Dans un autre texte, il revient à de meilleurs sentiments pour dire que, même avec des enfants, il ne pourra pas l’oublier. Il confirme l’enracinement sacré du sentiment amoureux. On peut continuer d’aimer même en l’absence de l’aimée. L’amour est dans le coeur. Mais est-ce vrai? Le poète laisse libre cours à ses illusions pour supporter l’invivable:
Bien que mon pied vacille au bord de la tombe
L’espérance n’a point déserté ma cervelle
Certes, je sais que cela ne sera pas
Mais je crois que tu reviendras auprès de moi
Bien que je sache que c’est la fin de tout
Je nourris mon coeur de patience
J’invente pour lui ce qui n’est pas…
L’amour survit aux plus dures épreuves. Il demeure après les tempêtes. Même l’éloignement ne peut pas l’emporter. Bien au contraire, lorsqu’il est solide, il se raffermit dans l’absence. L’amoureux est hanté par la personne aimée, de jour comme de nuit. Matoub nous apprend que nous pouvons tomber amoureux à quarante ans. Il nous enseigne qu’après avoir pleuré un amour pendant dix ans, nous pouvons l’effacer en une seconde et le remplacer grâce à l’espoir et à la sincérité. Il ne le dit pas sans les contradictions naturelles et inévitables en de telles situations.
De 1991 à 1998, Matoub a produit vingt-cinq chansons d’amour. La spécificité dans les poèmes qui accompagnent ses mélodies, se situe d’abord dans le fait qu’il s’agit globalement du vécu de l’auteur. Ce dernier chante à la première personne. Dans le fameux album El mahna, le thème n’est pas aussi simple qu’il n’y parait en écoutant les chansons pour la première fois. Dans ces textes, Matoub ne fait que dire autrement ses sentiments.
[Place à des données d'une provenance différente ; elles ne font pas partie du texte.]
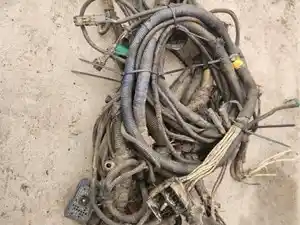 Used 2001 Peterbilt 379 Wiring Harness (Cab & Dash) (Stock #PT-0869-22)) Part Image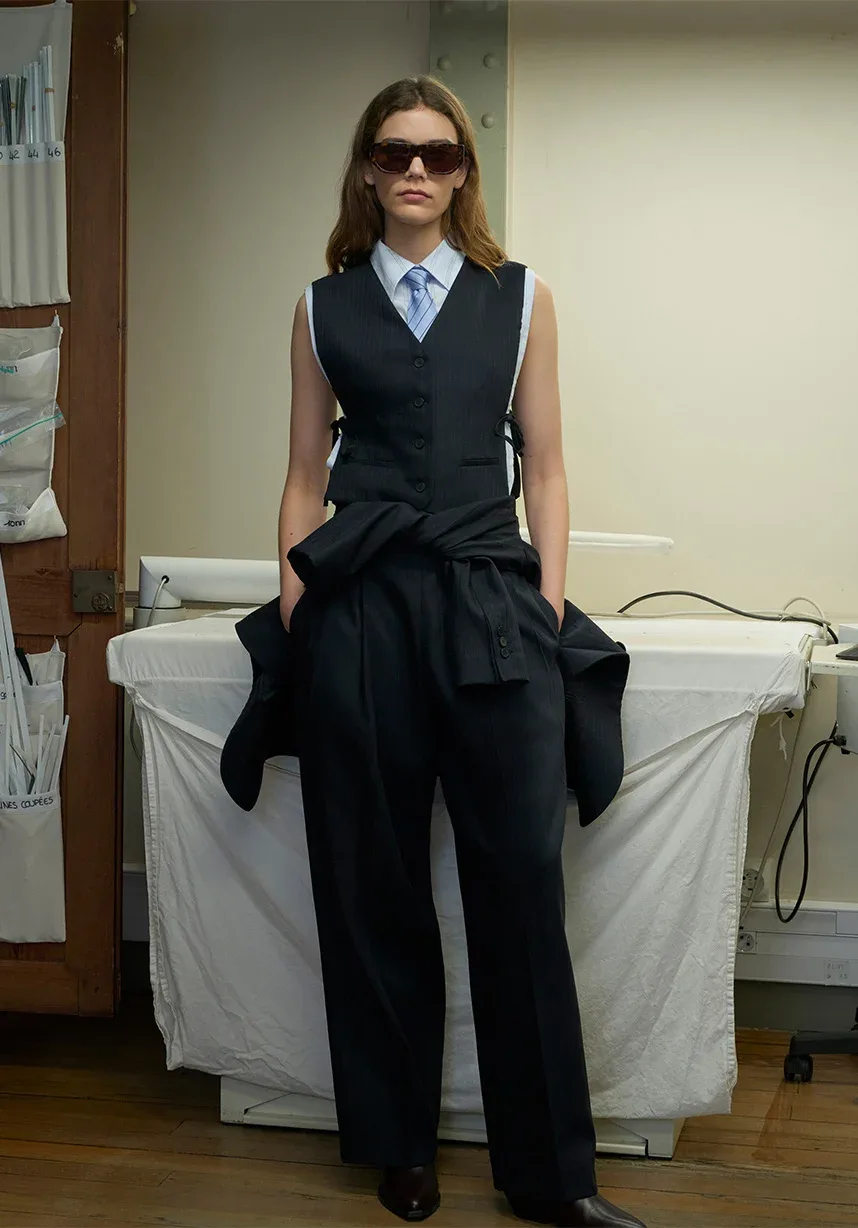 Look 7 Sandro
Sa force poétique lui permet de relater la même histoire plus d’une fois, en usant d’angles d’attaque variés et sans redire les mêmes choses. Aucun ressassement ne peut être déploré.
Matoub fait preuve d’une imagination féconde. Dans la chanson: Si daw uzekka, tighriw, il imagine qu’il n’est plus de ce monde. Du fond de sa tombe, il adresse à l’aimée des messages plus virulents. Il se montre sévère et rancunier. Il culpabilise la partenaire en utilisant un langage dur et insurgé. Il fait usage d’expressions acerbes. Autant Lounès est révolté dans son jugement ici, autant il est tendre et clément dans Tuzma N’temzi.
Le poète ne fait que décrire la réalité. L’amour est un sentiment doté d’une force capable de générer une multitude de réactions aussi contradictoires les unes que les autres.
D’une minute à l’autre, on passe sans savoir trop comment, de l’adulation extrême à la culpabilisation sans merci.
Les larmes de ton corps, tu les pleureras toutes
L’obscurité des regrets sur toi s’abattra
La porte que tu ouvriras, tu oublieras
Si elle aborde à la clarté ou sur un désert de ténèbres
La récolte féconde qui faisait ta morgue
Ö calamité!
La grêle la saccagera
Tu entreras en délire, tu déclineras
Ton chemin sera chemin d’égarement
Chez Matoub, l’amour est conflit. Il est à la fois source de félicité et de déchéance. C’est aussi une grande source d’inspiration.